:: Angezeigter Textauszug ::
╭──
Zu Leitsatz Nr. 1

Leitsatz Nr. 1 der Entscheidung ist zutreffend; er gibt im Wesentlichen den Gesetzestext des § 48 Abs. 1 RVG wieder. Darüber hinaus stellt das OLG Koblenz klar, dass der rechtskräftige Beschluss, durch den die Prozess- oder Verfahrenskostenhilfe bewilligt worden ist – gleich ob richtig oder falsch – im Kostenfestsetzungsverfahren bindet und weder dort noch anderweitig korrigiert werden kann, mit der Folge, dass der Vergütungsanspruch im Umfang der Bewilligung und Beiordnung aus der Landeskasse zu erstatten ist.

Zu Leitsatz 2

Der Leitsatz zu Nr. 2, wonach eine Bewilligung von Prozess- oder Verfahrenskostenhilfe für Verfahrensdifferenz- und Terminsdifferenzgebühr für nicht anhängige Verfahrensgegenstände nicht möglich sei, weil die Erfolgsaussicht nicht geprüft werden könne, ist falsch.
╰──
:: Datenauszug ::
╭──
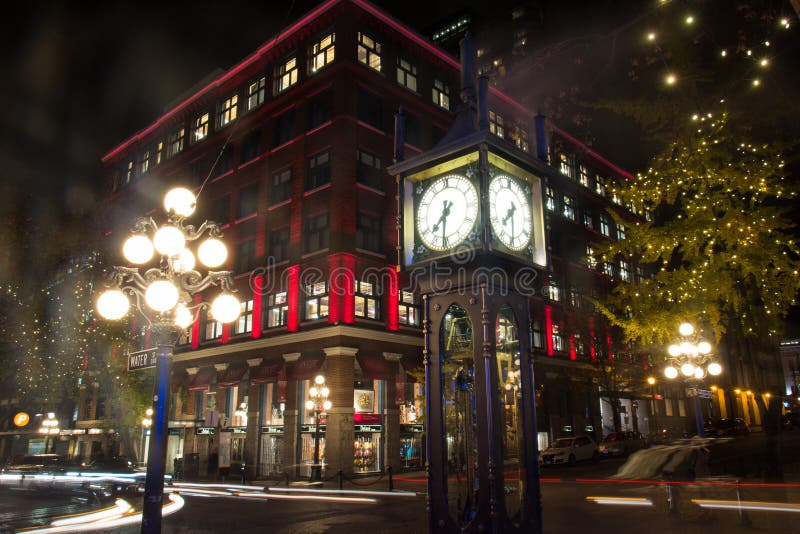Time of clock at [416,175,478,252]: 7:31
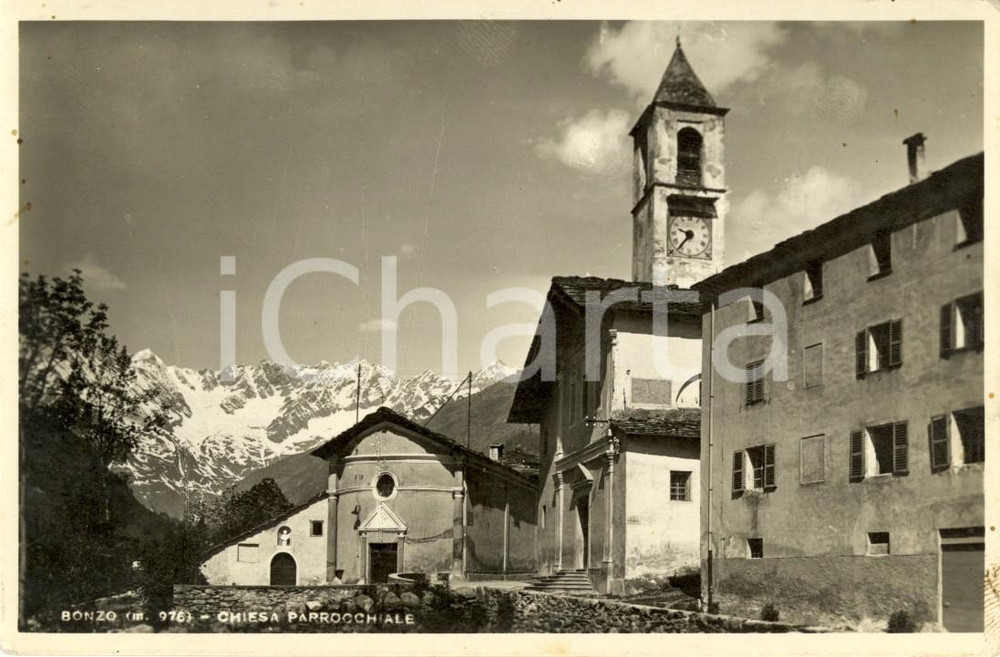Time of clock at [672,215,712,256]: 9:36
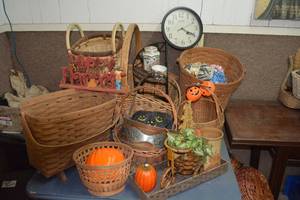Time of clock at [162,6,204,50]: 4:19
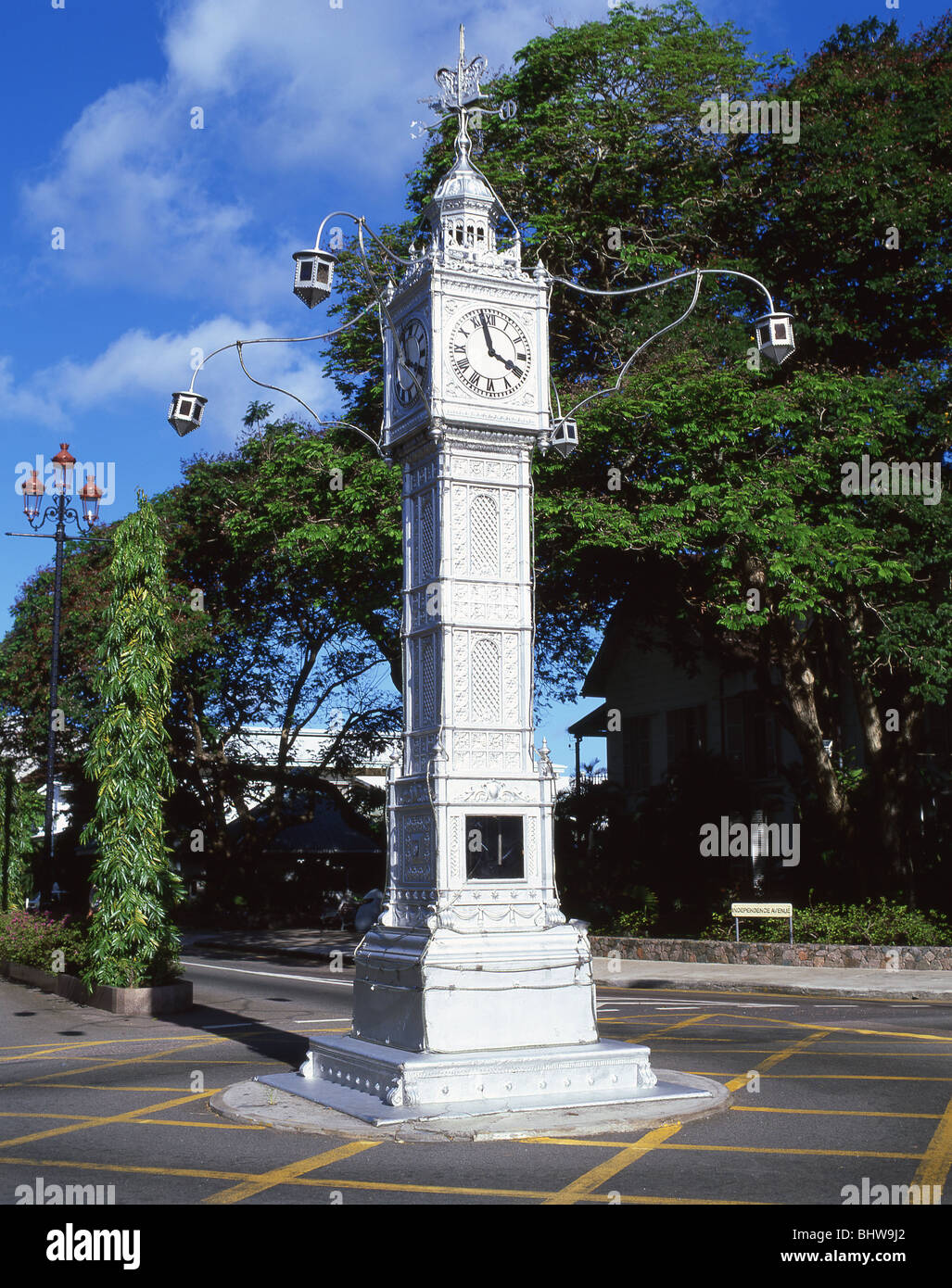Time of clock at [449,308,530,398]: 3:57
╰──
:: Aufgaben ::
a – Beantworten Sie zum Text zu den Leitsätzen die folgenden Fragen:
(i) Welche gesetzliche Vorschrift gibt Leitsatz Nr. 1 im Wesentlichen wieder?
(ii) Welches Gericht stellt klar, dass der rechtskräftige Bewilligungsbeschluss im Kostenfestsetzungsverfahren bindet?
(iii) Wie wird der Leitsatz zu Nr. 2 im Text beurteilt?
b – Schreiben Sie aus dem Text zu den Leitsätzen den Abschnitt von „Zu Leitsatz Nr.“ bis „könne, ist falsch.“ wortgetreu ab.

:: Endergebnisse ::
a –
(i) § 48 Abs. 1 RVG.
(ii) Das OLG Koblenz.
(iii) Er wird als falsch beurteilt.

b –
Zu Leitsatz Nr. 1

Leitsatz Nr. 1 der Entscheidung ist zutreffend; er gibt im Wesentlichen den Gesetzestext des § 48 Abs. 1 RVG wieder. Darüber hinaus stellt das OLG Koblenz klar, dass der rechtskräftige Beschluss, durch den die Prozess- oder Verfahrenskostenhilfe bewilligt worden ist – gleich ob richtig oder falsch – im Kostenfestsetzungsverfahren bindet und weder dort noch anderweitig korrigiert werden kann, mit der Folge, dass der Vergütungsanspruch im Umfang der Bewilligung und Beiordnung aus der Landeskasse zu erstatten ist.

Zu Leitsatz 2

Der Leitsatz zu Nr. 2, wonach eine Bewilligung von Prozess- oder Verfahrenskostenhilfe für Verfahrensdifferenz- und Terminsdifferenzgebühr für nicht anhängige Verfahrensgegenstände nicht möglich sei, weil die Erfolgsaussicht nicht geprüft werden könne, ist falsch.